Ноа молча кивает. Девушка трет глаза и резко меняет тему разговора:
— А вы что изучаете?
— Археологию.
— Вы интересуетесь коренным населением?
— Вообще-то я интересуюсь мусором, но…
— Мусором? — изумляется девушка. — Почему мусором?
— Это связано с территорией традиционного природопользования.
— Я не вижу связи.
— Как правило, археологи не очень интересуются кочевниками. Чем больше народ путешествует, тем меньше оставляет следов. Археологи предпочитают изучать оседлые цивилизации, которые строят города и производят огромное количество мусора. На свете нет ничего интереснее мусора. Мусор раскрывает все, что остальное пытается спрятать.
— И как в это укладывается территория традиционного природопользования?
— До появления «Хадсон-Бей компани» эскимосы понятия не имели о свалках.
Девушка кивает и одаривает Ноа одобрительной улыбкой.
Девушку зовут Арисна Бургос Мендес, и это все, что Ноа удается из нее вытянуть. Совершенно спокойно беседуя обо всем, связанном с аборигенами, она немедленно обрывает любое обсуждение личного характера. Ее сдержанность возбуждает любопытство Ноа, и он решает применить все методы археолога сиу.

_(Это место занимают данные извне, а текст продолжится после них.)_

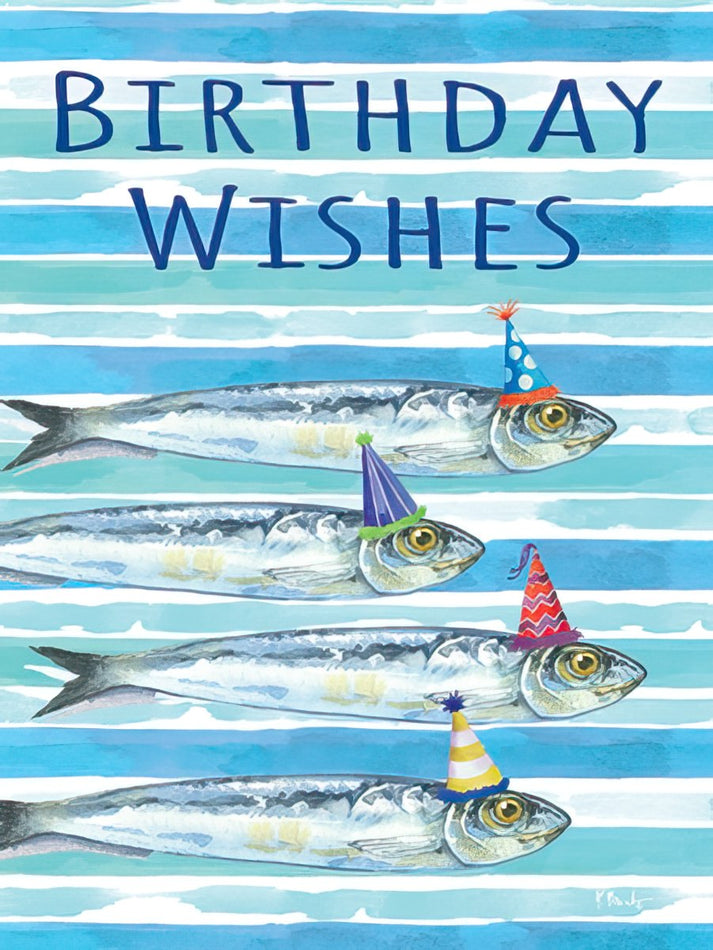 Hope it's o-fishally the best year ever! Birthday Card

Из безобидных разговоров и хитрых вопросов он умудряется набросать примерный портрет.
Арисна родилась в Каракасе. Воспитал ее дедушка, занимающий точно не установленный (но важный) пост в консульстве Венесуэлы в Монреале. Покинув Каракас в очень нежном возрасте, Арисна жила в Нью-Йорке, Париже, Брюсселе, Мадриде и Монреале, в зависимости от дедушкиных назначений. После нескольких лет в Монреале она вернулась в Венесуэлу учиться в Независимом индейском институте, маленьком, малоизвестном университете в Каракасе. Интересуется Арисна исключительно изучением коренного населения и довольно охотно обсуждает движение мексиканских индейцев запатиста, часто трет правую бровь, любит очень сладкий кофе и, похоже, готова питаться исключительно чечевичным салатом.
Заинтригованный загадочным Независимым индейским институтом, Ноа углубляется в собственное расследование. Он рыщет в библиотечных каталогах, прочесывает Интернет, спрашивает Томаса Сен-Лорана — все тщетно. Нигде нет упоминаний об этом таинственном учебном заведении. Ноа предполагает, что университет может быть вымышленным, и однажды утром решается на лобовую атаку:
В. Итак, вы работаете над докторской диссертацией?

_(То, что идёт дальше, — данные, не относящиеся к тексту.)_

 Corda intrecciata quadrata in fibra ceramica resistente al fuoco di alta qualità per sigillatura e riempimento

О. Нет, не совсем. Мой университет не выдает дипломов.
В. Ну и какую же именно программу вы изучаете?
О. Программ как таковых нет. Студенты учатся по общему учебному плану различной продолжительности. По завершении учебы они присоединяются к одной из исследовательских групп. Я, например, член Г.И.Т.: Группы изучения Тортуги, которую мы называем просто Тортугой.
В. И какова цель ваших исследований?
О. Освободительная антропология.
В. Что это означает?
На последний «В» Ноа не получает удовлетворительного «О». Явно смущенная Арисна бормочет, запинаясь, несколько невероятно смутных предложений о борьбе коренного населения за автономию, внутренней политике Венесуэлы и некоем Густаво Гутьересе, а в конце концов заявляет, что эту концепцию трудно перевести на французский.

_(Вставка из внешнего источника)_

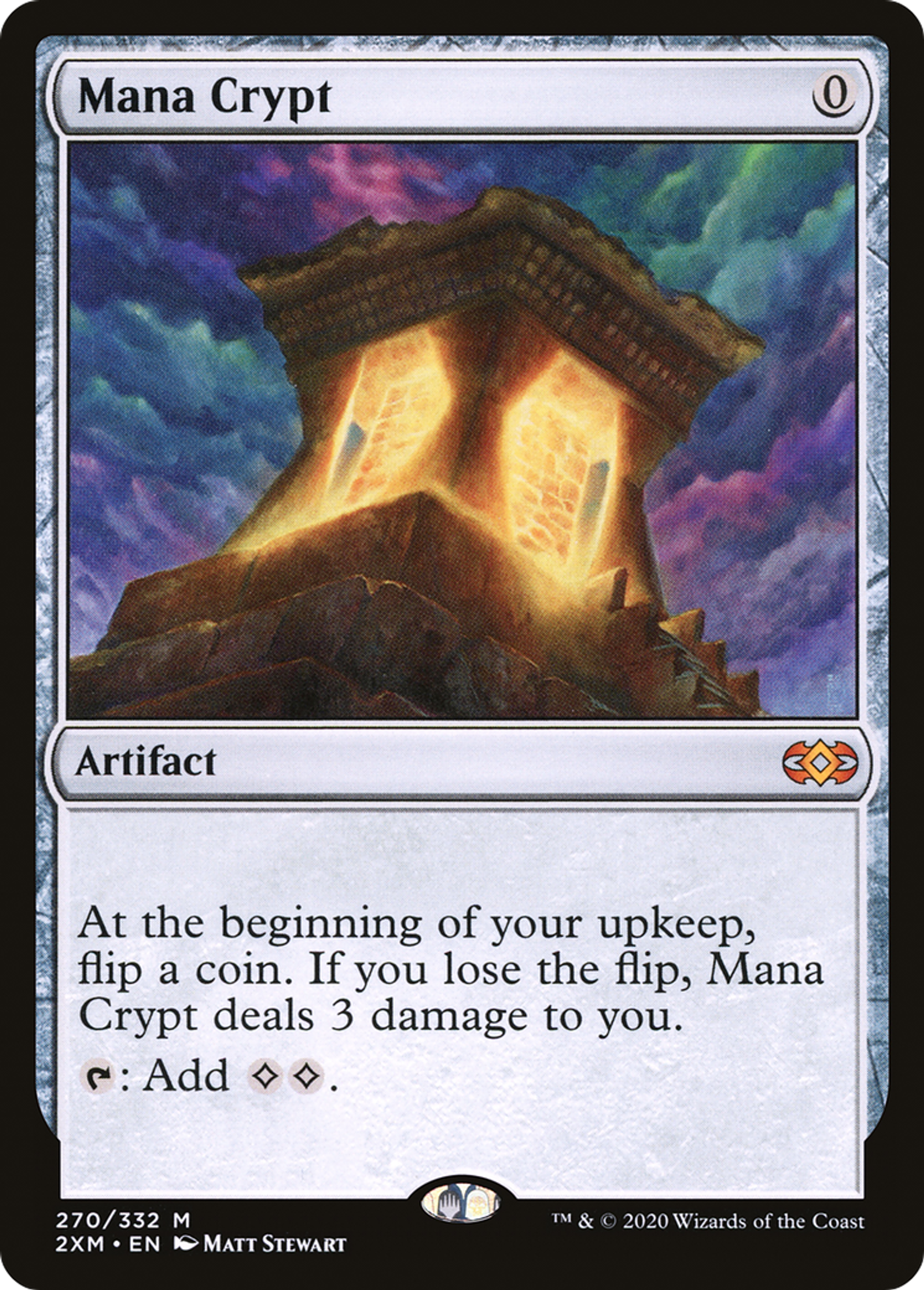 Mana Crypt — Double Masters — Magic: The Gathering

Ноа убежден в том, что и на испанском не получит более ясного ответа, а потому не настаивает на переводе. Он ускользает к библиотечным компьютерам и набирает: «антропология + освобождение». Никаких результатов. Он трет подбородок и набирает «Гутьерес», «Густаво». Компьютер немедленно выдает около пятнадцати ссылок, включая «Теология освобождения». Ноа запоминает код по каталогу и бежит к полкам.
Укрывшись в темном углу отдела Б (философия, психология и религия), Ноа листает книгу, не очень-то понимая, что именно ищет. Его воспитали вне малейших представлений о религии. Он не может назвать свою мать ни анимисткой, ни римской католичкой, ни адвентисткой Седьмого дня. В результате он знает о религии столько же, сколько об истории Кавказа XVI века.
В книге Густаво Гутьереса нет никаких упоминаний о борьбе коренного населения за автономию, зато Ноа обнаруживает некоторые неожиданные слова, торчащие, как иголки кактуса: борьба против господства богачей, перманентная культурная революция, преданность революции, роскошь, несправедливость, разрыв с существующим ныне обществом, партизанская война.